ページ抜粋:
千切り大根(切り干し大根)の日はどんな日?
✅ 千切り大根(切り干し大根)の最盛期である2月と、「千=二+一」「切=七」の語呂にちなんで制定された日です。
✅ 地域によって呼び名が異なり、無添加・保存性抜群の伝統食品として見直されています。
✅ 記念日を制定したのは広島県の「こだま食品株式会社」で、日本記念日協会が認定しています。
千切り大根が教えてくれる、食の知恵とやさしさ
「ねぇ、昔は軒先に大根を吊るしてたの、見たことある?」
そんな会話が、ふとした冬の日におばあちゃんとの食卓で交わされたことはありませんか?
冬の冷たい空気にさらされて、じっくりと旨みを蓄えていく大根たち。その姿には、昔の人々が自然と共に暮らしていた痕跡が垣間見えます。
2月17日は、そんな「千切り大根(切り干し大根)」に改めて光を当てる記念日です。栄養価が高く、保存も効き、調理も簡単。

データ抜粋:
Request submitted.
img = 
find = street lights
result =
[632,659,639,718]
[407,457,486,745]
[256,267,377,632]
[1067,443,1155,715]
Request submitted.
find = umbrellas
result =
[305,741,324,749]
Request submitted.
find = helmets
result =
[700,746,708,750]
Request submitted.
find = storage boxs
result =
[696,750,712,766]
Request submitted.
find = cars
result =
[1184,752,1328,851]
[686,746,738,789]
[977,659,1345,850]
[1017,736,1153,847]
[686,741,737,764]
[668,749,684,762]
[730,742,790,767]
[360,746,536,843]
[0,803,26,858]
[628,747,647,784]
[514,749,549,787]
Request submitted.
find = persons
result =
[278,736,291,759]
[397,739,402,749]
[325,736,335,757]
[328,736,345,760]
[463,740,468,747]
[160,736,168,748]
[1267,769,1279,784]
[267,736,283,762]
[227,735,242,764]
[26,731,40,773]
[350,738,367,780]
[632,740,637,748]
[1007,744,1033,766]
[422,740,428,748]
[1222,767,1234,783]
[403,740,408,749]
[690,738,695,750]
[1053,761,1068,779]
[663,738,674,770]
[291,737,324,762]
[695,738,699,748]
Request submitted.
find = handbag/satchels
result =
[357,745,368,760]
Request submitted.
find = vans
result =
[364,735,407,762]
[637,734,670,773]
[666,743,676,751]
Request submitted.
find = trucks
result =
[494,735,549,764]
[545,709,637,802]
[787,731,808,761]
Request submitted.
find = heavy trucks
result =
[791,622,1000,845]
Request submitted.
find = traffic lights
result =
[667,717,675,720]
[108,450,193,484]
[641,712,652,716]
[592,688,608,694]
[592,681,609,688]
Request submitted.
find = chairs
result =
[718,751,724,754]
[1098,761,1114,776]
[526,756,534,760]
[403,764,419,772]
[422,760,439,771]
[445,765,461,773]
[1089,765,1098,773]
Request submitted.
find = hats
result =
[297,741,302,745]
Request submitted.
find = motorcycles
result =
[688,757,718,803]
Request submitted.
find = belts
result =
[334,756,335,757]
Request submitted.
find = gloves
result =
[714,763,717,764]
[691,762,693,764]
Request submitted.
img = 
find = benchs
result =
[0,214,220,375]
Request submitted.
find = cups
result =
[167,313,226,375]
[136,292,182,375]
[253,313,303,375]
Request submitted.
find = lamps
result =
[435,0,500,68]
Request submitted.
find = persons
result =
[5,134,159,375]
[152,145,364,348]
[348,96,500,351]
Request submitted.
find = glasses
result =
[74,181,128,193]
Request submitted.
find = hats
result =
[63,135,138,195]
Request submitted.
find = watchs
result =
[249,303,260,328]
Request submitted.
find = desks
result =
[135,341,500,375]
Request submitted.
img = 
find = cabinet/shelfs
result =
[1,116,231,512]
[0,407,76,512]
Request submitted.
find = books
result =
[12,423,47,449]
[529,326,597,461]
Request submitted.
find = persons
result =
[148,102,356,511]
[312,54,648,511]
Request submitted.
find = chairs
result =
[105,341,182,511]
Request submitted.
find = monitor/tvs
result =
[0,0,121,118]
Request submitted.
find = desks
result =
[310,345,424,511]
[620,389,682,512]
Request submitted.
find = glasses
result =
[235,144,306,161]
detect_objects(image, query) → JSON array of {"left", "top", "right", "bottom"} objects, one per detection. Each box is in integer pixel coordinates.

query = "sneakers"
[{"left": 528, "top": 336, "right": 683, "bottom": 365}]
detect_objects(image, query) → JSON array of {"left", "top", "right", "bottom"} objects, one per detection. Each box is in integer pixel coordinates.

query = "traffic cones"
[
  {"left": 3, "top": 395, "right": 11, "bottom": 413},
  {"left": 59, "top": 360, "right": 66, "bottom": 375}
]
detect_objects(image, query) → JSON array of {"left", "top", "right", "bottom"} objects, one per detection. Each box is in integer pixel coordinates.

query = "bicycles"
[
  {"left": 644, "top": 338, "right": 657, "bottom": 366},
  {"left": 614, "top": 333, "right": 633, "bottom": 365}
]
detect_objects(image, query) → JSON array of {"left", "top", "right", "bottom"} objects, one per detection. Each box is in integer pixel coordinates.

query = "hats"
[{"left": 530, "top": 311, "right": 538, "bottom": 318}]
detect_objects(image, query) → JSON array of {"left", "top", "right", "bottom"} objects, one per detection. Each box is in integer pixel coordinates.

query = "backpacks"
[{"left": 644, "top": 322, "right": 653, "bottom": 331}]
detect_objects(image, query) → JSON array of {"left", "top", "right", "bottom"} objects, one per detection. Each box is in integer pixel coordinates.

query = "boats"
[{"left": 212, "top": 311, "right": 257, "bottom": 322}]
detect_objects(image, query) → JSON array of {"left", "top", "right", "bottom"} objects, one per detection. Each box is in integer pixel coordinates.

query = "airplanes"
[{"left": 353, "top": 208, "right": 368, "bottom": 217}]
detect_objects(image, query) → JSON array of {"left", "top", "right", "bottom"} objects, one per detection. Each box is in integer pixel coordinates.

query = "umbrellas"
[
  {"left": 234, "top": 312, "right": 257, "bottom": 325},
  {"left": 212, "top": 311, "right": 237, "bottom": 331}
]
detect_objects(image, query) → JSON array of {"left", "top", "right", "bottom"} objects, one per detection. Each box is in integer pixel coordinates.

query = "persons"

作業内容:
[1] 千切り大根の記念日を紹介する文章から、次の一文を英語に訳してください。「記念日を制定したのは広島県の「こだま食品株式会社」で、日本記念日協会が認定しています。」
[2] 千切り大根の記念日を紹介する文章を、最後の文「栄養価が高く、保存も効き、調理も簡単。」の後から数文書き継いでください。

作業結果:
[1] The anniversary was established by Kodama Foods Co., Ltd. of Hiroshima Prefecture and is recognized by the Japan Anniversary Association.

[2]
でもそれだけではない。そこには、今を生きる私たちが忘れがちな「手間をかけてでも、丁寧に生きる」ことの大切さが、静かに息づいているのです。
この記念日には、便利になった時代にこそ見直したい、食の知恵と文化が詰まっています。
千切り大根(切り干し大根)の日の由来に込められた思いとは?
この記念日を制定したのは、広島県福山市に本社を置く「こだま食品株式会社」です。
同社は2011年に創業40周年を迎え、それを機に「千切り大根(切り干し大根)の日」を制定しました。日付が2月17日になった理由には、2つの意味があります。
1つ目は、千切り大根の生産がまさに2月にピークを迎えること。寒風が吹きすさび、空気が澄んで乾燥するこの季節は、大根を干すには最適。
大根に含まれる水分が自然と抜け、甘みと旨みが凝縮された、風味豊かな千切り大根が完成します。
2つ目は、語呂合わせの美しさ。「千」という字を分解すると「二」と「一」に見え、「切」には「七」が含まれています。
つまり、「千切=二一七=2月17日」。日本人らしい言葉遊びのセンスが光るこの日付は、記念日としても覚えやすく、親しみやすいですよね。
この記念日には、単に商品を売るためではなく、日本の伝統的な保存食の価値を見直し、次の世代に伝えていきたいという企業の願いが込められています。
千切り大根(切り干し大根)ってどんな食べ物?
千切り大根とは、大根を細く千切りにして天日干ししたもの。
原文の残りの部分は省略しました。